My daughter Riley and I were on our way to an out of town football game when my husband Ben called. I thought he was checking on whether we had arrived at our destination, which was over an hour away from home. I hit the Bluetooth button, and his voice filled the van. “Did you get my text?” he asked. “No,” I said, proud of myself for focusing on the road instead of my phone. That’s when he said, “Ruth Bader Ginsburg died.” I let out a loud gasp, almost a shriek, at the news. Despite her age and significant health issues, her death was a shock. As a woman who graduated from law school in 1999, I admired RBG and was shaken by her loss. Whether or not one agreed with her legal opinions or dissents, she’d certainly had an enormous impact on many of us, especially women.
Riley asked, “Mom, are you okay?” I told her this was a big deal, and I needed a moment before we went into the stadium. Then, the phone calls and texts started from my female friends. My friends from college, my friends from law school, my friends with whom I currently do daily life all reached out to check on me and share their heartache as well. When I finally opened Facebook later, my friends’ outpouring of grief at RBG’s death overwhelmed and moved me.
This collective mourning that flowed from women for a woman like RBG made me think of a Biblical woman named Tabitha (also known as Dorcas).
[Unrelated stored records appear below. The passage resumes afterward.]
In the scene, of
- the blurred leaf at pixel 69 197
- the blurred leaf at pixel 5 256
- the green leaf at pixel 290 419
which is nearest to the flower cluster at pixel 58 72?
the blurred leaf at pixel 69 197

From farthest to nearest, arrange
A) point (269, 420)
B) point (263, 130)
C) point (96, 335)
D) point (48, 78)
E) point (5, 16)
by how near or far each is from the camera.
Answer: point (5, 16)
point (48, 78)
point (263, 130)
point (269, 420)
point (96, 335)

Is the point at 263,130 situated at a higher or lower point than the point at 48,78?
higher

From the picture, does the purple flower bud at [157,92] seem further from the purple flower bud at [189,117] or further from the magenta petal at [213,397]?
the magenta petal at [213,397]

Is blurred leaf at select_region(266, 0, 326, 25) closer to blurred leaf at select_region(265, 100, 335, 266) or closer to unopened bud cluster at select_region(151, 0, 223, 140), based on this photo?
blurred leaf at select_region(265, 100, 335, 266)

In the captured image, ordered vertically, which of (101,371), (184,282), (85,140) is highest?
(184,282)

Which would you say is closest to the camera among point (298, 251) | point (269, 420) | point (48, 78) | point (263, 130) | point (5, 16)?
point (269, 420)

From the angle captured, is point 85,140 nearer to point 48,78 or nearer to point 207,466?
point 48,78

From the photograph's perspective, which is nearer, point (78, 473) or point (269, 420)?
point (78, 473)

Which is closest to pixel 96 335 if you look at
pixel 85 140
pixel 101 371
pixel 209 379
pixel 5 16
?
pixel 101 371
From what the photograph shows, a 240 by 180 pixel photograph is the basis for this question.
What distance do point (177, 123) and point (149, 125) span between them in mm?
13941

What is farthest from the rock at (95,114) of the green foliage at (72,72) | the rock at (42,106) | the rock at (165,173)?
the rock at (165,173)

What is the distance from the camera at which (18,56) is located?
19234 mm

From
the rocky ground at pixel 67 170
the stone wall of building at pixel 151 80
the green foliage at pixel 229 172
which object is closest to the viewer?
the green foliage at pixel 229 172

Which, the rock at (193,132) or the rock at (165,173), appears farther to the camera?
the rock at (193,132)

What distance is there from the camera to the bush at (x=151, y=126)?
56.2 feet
The book of Acts called Tabitha a disciple and said she “was always doing good and helping the poor.” After Tabitha became sick and died, the people who knew her went to a nearby town and asked the apostle Peter to come to Joppa where Tabitha’s body laid in an upstairs room. When Peter arrived, “all the widows stood around him, crying and showing him the robes and other clothing that Dorcas had made while she was still with them.” Acts 9:36-42. Peter raised Tabitha from the dead and the miracle caused others to believe.
But for me, the main takeaway is that the women of Joppa loved and respected Tabitha because of the way she treated and supported them. The widows were left adrift in that society. As far as Tabitha was concerned, though, the widows in her community would not be ignored. She took care of them. She lived a life of service and built a legacy that honored other women. She served God by caring for the people who could not adequately take care of themselves. The Bible recognized the value of the relationships that Tabitha built with the women around her.
In our culture, women are pitted against one another on a regular basis. We compare ourselves to each other instead of celebrating the successes of all women. Life is difficult, and many women are working, raising kids, helping elderly parents, volunteering, pursuing creative endeavors, or simply trying to survive. Often, women try to go it alone in carrying the burdens. Instead, we can work to build a community of women to help lift each other up. Support can take many forms. Serving as a sounding board so a friend can vent may be essential to her well-being. Even just a text to remind someone she’s being thought of can be a lifeline in a time of difficulty.
Women need to support other women. Let us work to be the type of women that other women believe are for them, not against them. In so doing, we will serve God and help women experience God’s love for them.